For the first time the partnership of the British Trust for Ornithology, BirdWatch Ireland and the Scottish Ornithologists Club are combining the results of breeding season and winter fieldwork into one National Atlas. Winter fieldwork started in the winter of 2007/2008 and lasted for four winters. Breeding season fieldwork took place in the summers of 2008 to 2011.

There were two complementary field methods:
1.   Roving Records. For national distribution maps to be comprehensive completed species lists for every 10-km square were needed in both winter and the breeding season. Roving Records are a means of submitting lists for grid squares, one-off records of hard-to-find species, and anything in between. They are also a means of accumulating evidence of breeding and providing records of nocturnal species. Everyone could take part by supplying Roving Records.
2.   Timed Tetrad Visits. Timed Tetrad Visits (TTVs) were principally concerned with discovering broad patterns of relative abundance by counting birds for fixed periods in tetrads. Tetrads are 2km x 2km squares and are labelled A to Z within each 10-km square. TTVs did not aim to produce a complete species list for the tetrad, but a sample of what one can find during a pair of visits in winter and/or the breeding season.

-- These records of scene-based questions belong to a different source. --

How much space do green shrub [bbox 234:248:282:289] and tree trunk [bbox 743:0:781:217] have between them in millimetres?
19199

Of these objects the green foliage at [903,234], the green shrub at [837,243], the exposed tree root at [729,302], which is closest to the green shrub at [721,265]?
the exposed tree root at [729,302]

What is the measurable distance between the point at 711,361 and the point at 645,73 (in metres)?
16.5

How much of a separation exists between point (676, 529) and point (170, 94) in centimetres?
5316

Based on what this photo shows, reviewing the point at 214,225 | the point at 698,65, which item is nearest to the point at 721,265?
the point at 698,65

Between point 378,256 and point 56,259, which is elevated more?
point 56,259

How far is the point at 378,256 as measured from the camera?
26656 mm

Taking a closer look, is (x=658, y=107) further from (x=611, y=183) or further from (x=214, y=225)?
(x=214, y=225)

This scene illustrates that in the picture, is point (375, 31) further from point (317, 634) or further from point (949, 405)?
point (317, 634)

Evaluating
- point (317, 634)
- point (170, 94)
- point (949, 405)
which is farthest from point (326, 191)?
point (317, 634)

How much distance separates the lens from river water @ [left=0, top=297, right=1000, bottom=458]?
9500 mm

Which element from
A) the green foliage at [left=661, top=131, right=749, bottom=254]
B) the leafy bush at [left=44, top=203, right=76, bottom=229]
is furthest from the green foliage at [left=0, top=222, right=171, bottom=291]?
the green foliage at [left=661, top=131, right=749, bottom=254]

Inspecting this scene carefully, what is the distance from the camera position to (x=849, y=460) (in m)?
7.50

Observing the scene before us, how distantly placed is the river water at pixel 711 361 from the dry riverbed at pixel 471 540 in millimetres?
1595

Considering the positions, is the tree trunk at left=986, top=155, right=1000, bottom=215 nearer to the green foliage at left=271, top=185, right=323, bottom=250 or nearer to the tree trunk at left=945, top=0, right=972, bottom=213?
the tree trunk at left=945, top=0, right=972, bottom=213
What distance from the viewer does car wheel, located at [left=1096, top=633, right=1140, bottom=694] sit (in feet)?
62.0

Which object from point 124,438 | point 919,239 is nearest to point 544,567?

These methods resulted in the incredible national totals of 216.3 million records on 546 species For full details of the national Atlas project and progress towards publication of the National Atlas, click here
.

What is happening on Arran?

In Arran, alongside the fieldwork for the National Atlas, the Arran Natural History under the direction of their bird recorder, Jim Cassels, has organised additional fieldwork with the aim of producing a detailed local atlas of distribution and abundance for all bird species. To gather enough data to do this, every tetrad in Arran has been surveyed. In all there are around one hundred and forty tetrads to be surveyed across Arran. Each tetrad has been surveyed twice during winter and twice during the breeding season, using the same methodology of TTVs as used for the National Atlas. In addition, as many Roving Records as possible have been collected by tetrad, in order to build up comprehensive species lists for every tetrad.

In order to achieve this coverage the fieldwork for the local atlas was continued for an additional year. For the local atlas, winter fieldwork started in the winter of 2007/2008 and lasted for five winters. Breeding season fieldwork took place in the summers of 2008 to 2012.

The last of the data was uploaded onto the Bird Atlas data base on 30 September 2012.

The local atlas was published in June 2014.